“I…will,” she said, sounding like someone who had momentarily forgotten how to speak.
He watched her drive off. Reminded himself that she was tough, smart, careful and highly trained, so there was no reason for him to feel like he should be seeing her home. Not that he had any choice in the matter. Not with Samuel—Sam—asleep inside.
He realized he was standing out here in near-freezing air, staring after a car that was long out of sight. He went back in the house and made his way down the hall, careful to walk quietly. He peeked in the door of his son’s room. Or, rather, the guest room his son was using.
Guest room. And the truth of what Daria had said swept over him. Samuel felt like a guest—in other words, temporary. And that was his fault, for not thinking about this from the boy’s point of view.
Stefan eased the door open and went into the room. The light from the hallway cast just enough light to see his way to the bed. He sat down on the edge and looked at the child curled up there. Realized the truth of what Daria had said—he looked tiny and helpless in the big expanse of the king-size bed he’d bought on the chance that someday his folks might come to visit.
He reached out and gently cupped his son’s face, taking the time for the first time since he’d arrived to really look at him, to acknowledge that this little boy was the same baby he’d held in such wonder, the same miracle that had filled his heart near to bursting.
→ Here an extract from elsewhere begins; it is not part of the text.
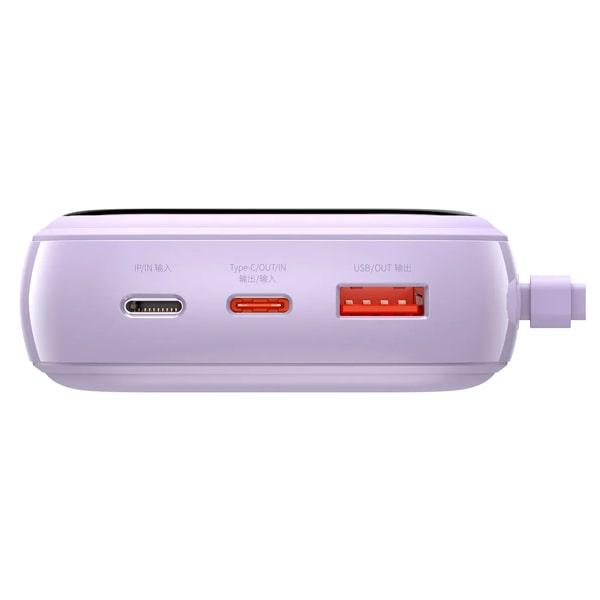 Внешний аккумулятор Baseus Qpow Digital Display quick charging 20000mAh 20W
His, a part of him, yet a unique individual.
When he got up, even though it was late, he settled in with his tablet and started a search for kid’s furniture.
Daria was proud of herself. She’d gotten up and ready and all the way to the station without letting the memory of that hug last night invade her mind. True, it had been a battle, but by the time she’d settled in with the videos to pick up where they’d left off, she thought she’d beaten it back. Of course, the moment she’d thought that, the man himself arrived, and just looking at him blew up any idea that she’d permanently shelved the memory of what had transpired between them.
He’d stopped in the doorway to the office they were using when Melody Hughes, passing by with an armful of mail, had paused to talk to him.
Or flirt with him.
Daria fought the urge to get up and interrupt that conversation. Melody had a right to flirt with whomever she pleased, and Stefan was far too polite to shut her down.
Assuming he’d want to…
Melody was a cute little blonde whom some of the deputies secretly called Barbie because of her resemblance to the doll. Once one of them had accidentally done it to her face, and to his shock she had laughed. He was, she’d told the deputy, hardly the first person to do so. That reaction had earned her a lot of respect, including from Daria herself.
She watched them for a moment, assessingly. Not so much gauging their feelings, or lingering on the contrast of Melody’s petite blondness and Stefan’s tall, dark, powerful presence, but her own response. A response that was sharp, prodding and felt annoyingly like jealousy.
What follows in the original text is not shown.